▶ _About this exercise_
Could you copy every entry exactly, dropping the pictures?

Segment Start: Records provided

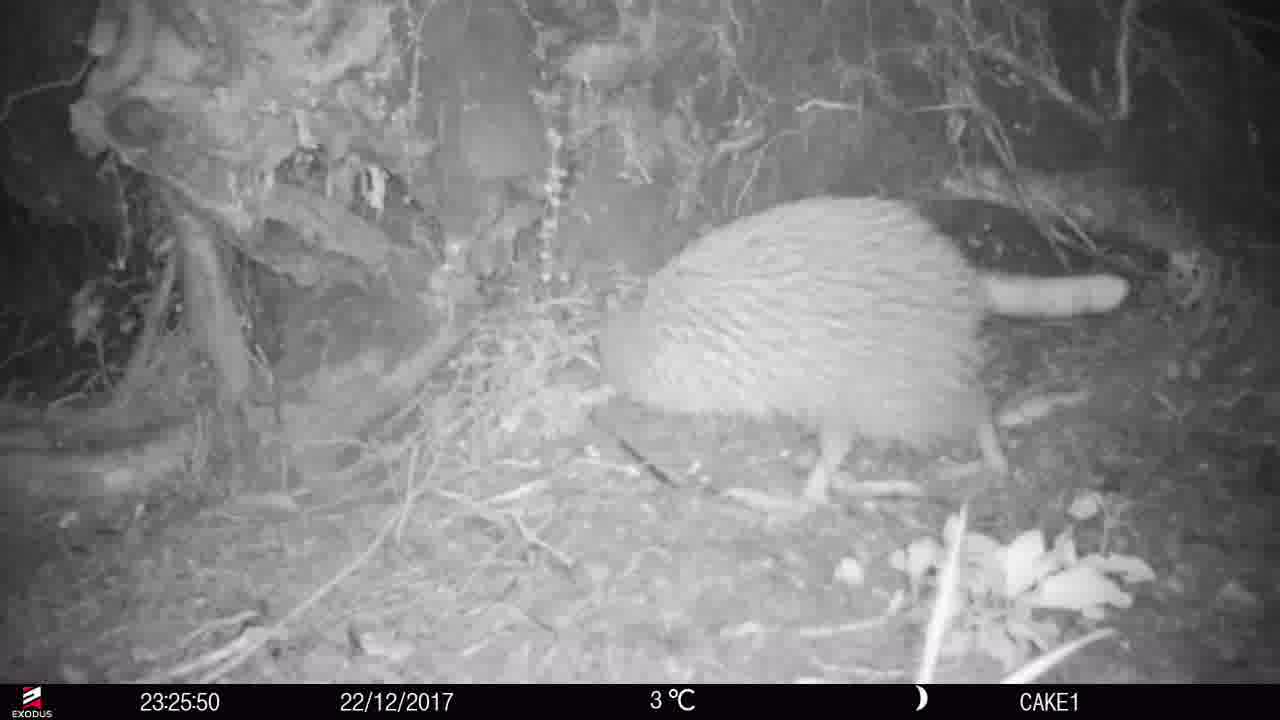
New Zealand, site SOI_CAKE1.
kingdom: Animalia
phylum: Chordata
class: Aves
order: Apterygiformes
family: Apterygidae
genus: Apteryx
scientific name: Apteryx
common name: kiwi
Kiwi (Apteryx).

Segment End: Records provided

▶ _Answer to this task_
New Zealand, site SOI_CAKE1.
kingdom: Animalia
phylum: Chordata
class: Aves
order: Apterygiformes
family: Apterygidae
genus: Apteryx
scientific name: Apteryx
common name: kiwi
Kiwi (Apteryx).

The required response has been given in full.